What is Wi-Fi and how does it support IoT?

Wi-Fi (IEEE 802.11) is a short range wireless technology that currently enables data exchange or internet connectivity over the unlicensed 2.4 GHz, 5 GHz, and 6 GHz bands.

Wi-Fi evolution 2014 to 2023

table presenting Wi-Fi evolution from 2014 to 2023

 

wi-fi alliance logotype

Wi-Fi technology is based on the Institute of Electrical and Electronics Engineers (IEEE) wireless communication standard 802.11. Over the last 20 years, Wi-Fi has evolved, with each generation delivering faster speeds, lower latency, and better user experiences.

u-blox is a member company within the Wi-Fi Alliance®, a worldwide network of companies collaborating to drive global Wi-Fi evolution and ensure Wi-Fi provides users the interoperability, security, and reliability they have come to expect.

Wi-Fi is:

  • The most commonly used wireless communications technology
  • The primary medium for global internet traffic
  • A driver of $3.3 trillion USD in global economic value
  • Growing, with more than 4 billion devices shipping annually and 18 billion devices in use*

Sources: Wi-Fi Alliance and *IDC

How does Wi-Fi support IoT?

Versions prior to Wi-Fi 6 meant a trade-off between throughput and congestion
Wi-Fi 4 and 5 prioritized speed and throughput. To get more network capacity, more Access Points (AP) had to be opened. This meant a trade-off because the more Access Points opened, the more interference was created. With the release of Wi-Fi 6 and then Wi-Fi 6E, congestion was considerably reduced through innovation and the recent availability of 6 GHz band for unlicensed communication such as Wi-Fi.   
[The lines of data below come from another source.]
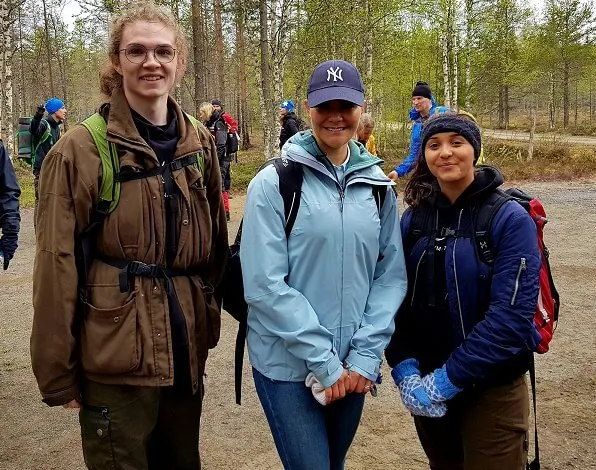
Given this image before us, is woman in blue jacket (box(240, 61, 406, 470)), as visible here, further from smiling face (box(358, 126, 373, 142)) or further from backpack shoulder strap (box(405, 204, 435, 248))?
smiling face (box(358, 126, 373, 142))

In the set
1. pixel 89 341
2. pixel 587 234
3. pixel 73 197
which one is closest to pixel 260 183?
pixel 73 197

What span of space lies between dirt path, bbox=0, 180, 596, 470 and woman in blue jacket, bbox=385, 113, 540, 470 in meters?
1.24

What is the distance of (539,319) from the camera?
85.7 inches

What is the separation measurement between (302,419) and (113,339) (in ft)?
2.58

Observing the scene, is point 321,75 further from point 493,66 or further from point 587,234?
point 493,66

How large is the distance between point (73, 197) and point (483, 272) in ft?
5.18

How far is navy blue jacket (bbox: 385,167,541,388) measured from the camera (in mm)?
2039

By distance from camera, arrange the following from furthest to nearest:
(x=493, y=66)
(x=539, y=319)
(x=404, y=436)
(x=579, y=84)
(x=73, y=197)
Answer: (x=579, y=84)
(x=493, y=66)
(x=404, y=436)
(x=539, y=319)
(x=73, y=197)

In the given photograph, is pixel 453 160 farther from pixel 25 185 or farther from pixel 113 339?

Orthogonal Frequency Division Multiple Access (OFDMA)
One key advantage of Wi-Fi 6 is the higher spectral efficiency, or achievable data rate per unit of spectrum employed. The efficiency can be up to four times higher than previous Wi-Fi standards. The most important new capability for industrial IoT applications is Orthogonal Frequency Division Multiple Access (OFDMA), which adds the ability to service more individual clients with precisely the resources they need. The resources are spread in units over time and frequency.

The OFDMA capabilities will also support high-data rate use cases such as streaming ultra-high-definition video for infotainment applications. The standard has been formulated to work well serving multiple client devices in crowded environments, and to offer better coverage than its predecessors.

Wi-Fi 6 with OFDMA is designed to better serve client devices that want to send and receive small chunks of data, enabling it to be used to create low-power, low-complexity Wi-Fi-based solutions for Internet of Things devices and ecosystems.

As you can see in the illustration, Wi-Fi 5 with OFDM (Orthogonal Frequency Division Multiplexing) dedicated one packet in a single stream for one device. Whereas with Wi-Fi 6 featuring OFDMA channel sharing, a packet can include information to multiple clients in multiple streams simultaneously.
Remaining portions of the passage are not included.